Irjen Napoleon Pasang Tarif Rp7 M, Hapus Red Notice Djoko Tjandra

Jurnalpatrolinews – Jakarta : Mantan Kepala Divisi Hubungan Internasional (Kadiv Hubinter) Polri, Irjen Pol Napoleon Bonaparte didakwa menerima suap sebesar SGD 200 ribu dan USD 270 ribu atau setara Rp 6,1 miliar dari terpidana kasus hak tagih Bank Bali, Djoko Tjandra.

Irjen Napoleon mematok harga Rp 7 miliar untuk menghapus nama Djoko Tjandra dalam red notice Interpol Polri.

Penghapusan red notice dilakukan agar Djoko Tjandra bisa masuk ke Indonesia untuk bisa mengajukan upaya hukum Peninjauan Kembali (PK). Saat itu, Djoko Tjandra sedang kabur ke luar negeri menghindari hukuman dua tahun penjara terkait kasus hak tagih Bank Bali.

***

* [Soal Tertulis 1]: Ubah paragraf dalam kutipan yang diawali "Penghapusan red notice dilakukan" menjadi daftar butir singkat yang tetap memuat fakta utamanya.
* [Soal Tertulis 2]: Tampilkan setiap baris entri yang memuat kata "stacked", dengan membedakan huruf besar dan huruf kecil.

***

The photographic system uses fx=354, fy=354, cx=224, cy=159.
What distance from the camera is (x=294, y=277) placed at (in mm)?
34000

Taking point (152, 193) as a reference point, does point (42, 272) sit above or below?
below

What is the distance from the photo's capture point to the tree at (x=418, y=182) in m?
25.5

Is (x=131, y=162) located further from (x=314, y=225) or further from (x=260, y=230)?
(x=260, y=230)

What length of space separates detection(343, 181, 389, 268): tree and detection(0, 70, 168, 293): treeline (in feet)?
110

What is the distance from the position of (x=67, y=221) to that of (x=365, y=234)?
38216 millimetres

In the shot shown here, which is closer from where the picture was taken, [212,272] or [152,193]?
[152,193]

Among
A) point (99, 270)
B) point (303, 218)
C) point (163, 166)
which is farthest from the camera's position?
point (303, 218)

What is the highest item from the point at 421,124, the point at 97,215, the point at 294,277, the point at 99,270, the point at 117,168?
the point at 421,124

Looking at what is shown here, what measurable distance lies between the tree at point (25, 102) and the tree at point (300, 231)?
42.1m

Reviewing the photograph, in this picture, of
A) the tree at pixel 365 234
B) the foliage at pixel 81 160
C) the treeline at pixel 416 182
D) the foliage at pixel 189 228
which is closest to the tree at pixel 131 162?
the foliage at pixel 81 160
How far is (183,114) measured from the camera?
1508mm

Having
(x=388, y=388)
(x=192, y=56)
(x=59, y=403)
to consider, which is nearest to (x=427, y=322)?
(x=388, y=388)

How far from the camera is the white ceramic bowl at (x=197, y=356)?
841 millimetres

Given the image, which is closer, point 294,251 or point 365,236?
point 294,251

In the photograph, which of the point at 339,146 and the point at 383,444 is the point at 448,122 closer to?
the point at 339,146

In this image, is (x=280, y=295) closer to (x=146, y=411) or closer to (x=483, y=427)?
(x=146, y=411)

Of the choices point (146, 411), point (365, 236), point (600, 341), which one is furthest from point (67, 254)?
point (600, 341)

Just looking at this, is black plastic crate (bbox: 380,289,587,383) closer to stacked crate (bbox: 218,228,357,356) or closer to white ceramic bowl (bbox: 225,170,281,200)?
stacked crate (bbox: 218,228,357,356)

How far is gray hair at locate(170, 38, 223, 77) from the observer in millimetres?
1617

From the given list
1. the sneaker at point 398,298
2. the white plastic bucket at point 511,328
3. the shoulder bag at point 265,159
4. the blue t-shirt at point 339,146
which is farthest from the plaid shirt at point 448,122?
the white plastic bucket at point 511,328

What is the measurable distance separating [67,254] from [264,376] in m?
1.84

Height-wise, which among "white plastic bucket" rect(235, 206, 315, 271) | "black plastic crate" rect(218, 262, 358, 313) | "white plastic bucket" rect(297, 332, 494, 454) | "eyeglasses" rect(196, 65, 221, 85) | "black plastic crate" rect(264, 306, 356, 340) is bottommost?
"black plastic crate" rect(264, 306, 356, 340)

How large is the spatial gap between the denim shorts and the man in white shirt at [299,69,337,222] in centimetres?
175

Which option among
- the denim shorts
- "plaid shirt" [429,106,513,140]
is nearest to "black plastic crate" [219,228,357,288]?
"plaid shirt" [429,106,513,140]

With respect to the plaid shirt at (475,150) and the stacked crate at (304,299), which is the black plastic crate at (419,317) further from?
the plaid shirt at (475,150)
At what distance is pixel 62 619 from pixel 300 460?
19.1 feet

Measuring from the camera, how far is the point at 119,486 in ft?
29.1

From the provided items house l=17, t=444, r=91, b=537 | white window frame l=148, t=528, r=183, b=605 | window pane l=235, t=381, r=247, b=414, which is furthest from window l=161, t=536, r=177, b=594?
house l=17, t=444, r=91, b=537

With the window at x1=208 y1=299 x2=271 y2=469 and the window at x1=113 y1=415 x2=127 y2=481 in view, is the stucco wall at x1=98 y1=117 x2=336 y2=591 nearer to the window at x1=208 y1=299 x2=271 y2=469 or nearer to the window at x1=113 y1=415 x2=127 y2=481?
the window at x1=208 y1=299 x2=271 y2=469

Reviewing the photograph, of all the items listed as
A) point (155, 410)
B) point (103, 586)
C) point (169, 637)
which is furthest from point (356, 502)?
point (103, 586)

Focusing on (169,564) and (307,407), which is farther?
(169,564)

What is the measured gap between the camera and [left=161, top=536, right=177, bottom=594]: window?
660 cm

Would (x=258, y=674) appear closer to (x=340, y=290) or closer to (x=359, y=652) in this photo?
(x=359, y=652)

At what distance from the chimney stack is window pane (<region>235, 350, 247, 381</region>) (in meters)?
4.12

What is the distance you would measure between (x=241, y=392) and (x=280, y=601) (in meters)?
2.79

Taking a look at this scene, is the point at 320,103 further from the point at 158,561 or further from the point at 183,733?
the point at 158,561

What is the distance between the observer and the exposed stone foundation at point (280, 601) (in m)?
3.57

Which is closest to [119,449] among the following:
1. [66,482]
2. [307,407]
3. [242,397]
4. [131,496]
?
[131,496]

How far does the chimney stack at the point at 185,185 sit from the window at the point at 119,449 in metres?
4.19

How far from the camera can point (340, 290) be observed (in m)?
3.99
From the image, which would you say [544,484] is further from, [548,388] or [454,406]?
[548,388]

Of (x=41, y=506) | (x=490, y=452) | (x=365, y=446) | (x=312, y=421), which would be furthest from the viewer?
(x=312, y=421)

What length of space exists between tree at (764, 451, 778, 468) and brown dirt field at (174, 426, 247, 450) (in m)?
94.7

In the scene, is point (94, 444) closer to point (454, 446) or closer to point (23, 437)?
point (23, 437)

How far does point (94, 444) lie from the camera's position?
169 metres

***

* [Jawaban Tertulis 1]:
- Red notice dihapus agar Djoko Tjandra bisa masuk ke Indonesia dan mengajukan Peninjauan Kembali (PK).
- Saat itu Djoko Tjandra sedang kabur ke luar negeri.
- Ia menghindari hukuman dua tahun penjara terkait kasus hak tagih Bank Bali.

* [Jawaban Tertulis 2]:
Just looking at this, is black plastic crate (bbox: 380,289,587,383) closer to stacked crate (bbox: 218,228,357,356) or closer to white ceramic bowl (bbox: 225,170,281,200)?
stacked crate (bbox: 218,228,357,356)
With respect to the plaid shirt at (475,150) and the stacked crate at (304,299), which is the black plastic crate at (419,317) further from?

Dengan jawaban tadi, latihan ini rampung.